Simplex optimization does the following:

  1. It takes a basic feasible solved form.
  2. It applies matrix operations known as pivoting.
  3. If further optimization is applicable, it creates a new basic feasible solved form and returns to Step 1.

When decreasing a variable value in the objective function, you can start with zero and go up from there. Ensure that as the variable increases, it doesn’t cause non-negative numbers to become negative.

Pivoting is an operation which exchanges a basic and a parameter using matrix operations. You pivot to search for an adjacent basic feasible solved form. You can reach an adjacent feasible solved form by performing a single pivot.

Application

First, look at how you can decrease the value in the objective function:

  • 50 - (1/2)(xl) - (1/2)(s2)

Subject to the following non-negative confinements:

  • 0 <= xl, s1, s2

Look at the objective function. As you increase xl starting at zero, the objective function value continues to decrease. You’ll want to increase this value until you can no longer do so.

Look at the simplex and unrestricted tableau.
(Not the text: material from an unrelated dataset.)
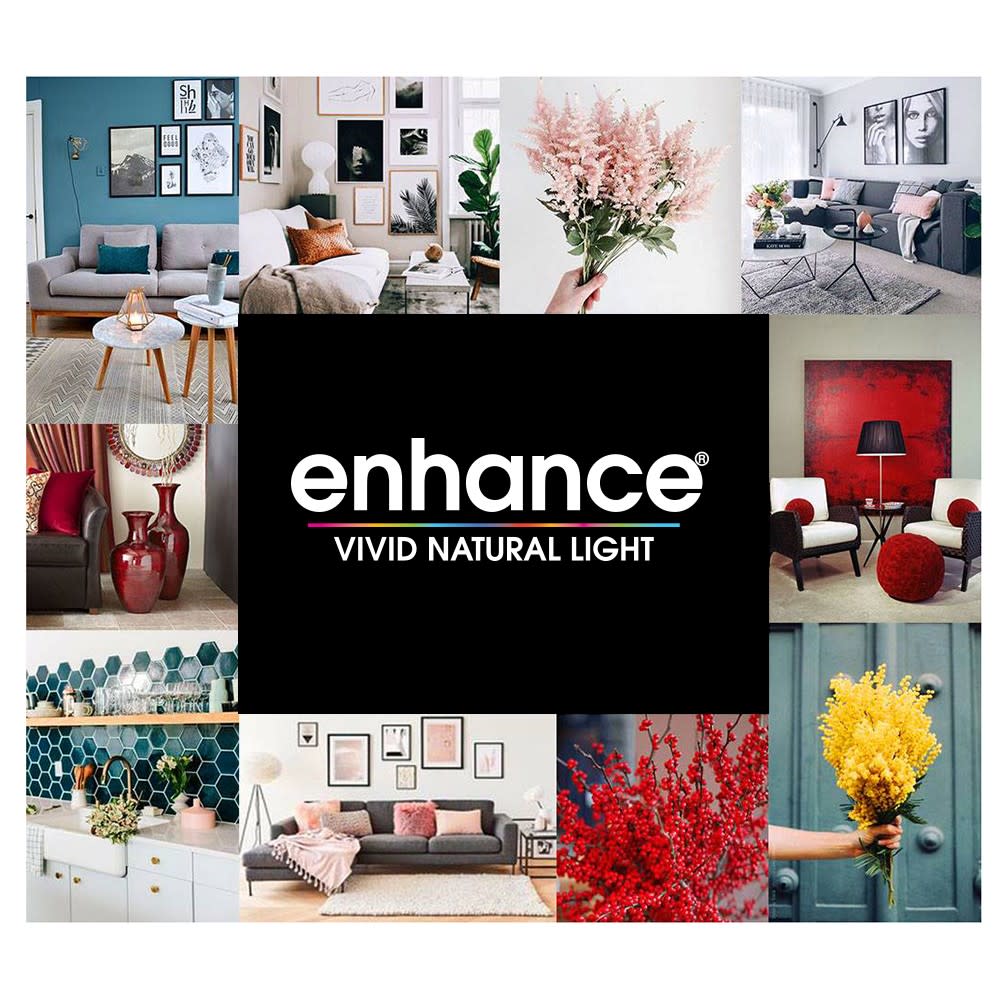 Feit Electric 100W Blunt Tip 5000K Filament LED Bulb 2pk - Ascmtools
From the simplex tableau, you have the following equation:

  • s1 = 90 - xl - s2

Pivot by swapping out xl and s1:

  • xl = 90 - s1 - s2

You’ve turned s1 into a parametric variable. xl is now basic. Now, substitute xlinto the other equations and objective function.

The unrestricted tableau:

  • xm = (1/2)(90 - s1 - s2) + 50 - (1/2)(s2) -> xm = 95 - (1/2)(s1) - s2
  • xr = 100 - s2

And, the objective function:

  • 50 - (1/2)(90 - s1 - s2) - (1/2)(s2) -> 5 + (1/2)(s1)

At this point, you can decrease s1 to decrease the objective function value. However, s1 subjects to be greater than or equal to zero. s1 has already taken the value of zero, which is the minimum it can be.

There’s no further adjacent basic feasible solved form that can further decrease the objective function at this point. Hence, you’ve arrived at the optimal solution.

To get the objective function value, enter zero for the parametric variables in the objective function:

  • 5 + (1/2)(0)

The objective function value is 5. Finally, you get the optimized solution.

That’s how Cassowary solves constraints involving inequalities. Cassowary also helps deal with non-required constraints.

Error minimization

For constraints with a non-required priority or priority < 1000, error minimization comes into play. With non-required constraints, the layout engine goes through additional optimizations before providing the final variables.

If you’d like to read more on the math behind handling constraint priorities, review Cassowary’s quasi-linear and quadratic optimization algorithms.

Key points

  • Auto Layout uses alignment rectangles to create a relationship between two view items.
  • Linear programming problems are minimization/maximization problems.
  • Cassowary is a linear arithmetic constraint solving algorithm.
  • The Layout engine uses Cassowary to solve equality and inequality constraints.
  • Solving inequality constraints using Cassowary consists of working with augmented simplex form, basic feasible solve form, basic feasible solution and simplex optimization.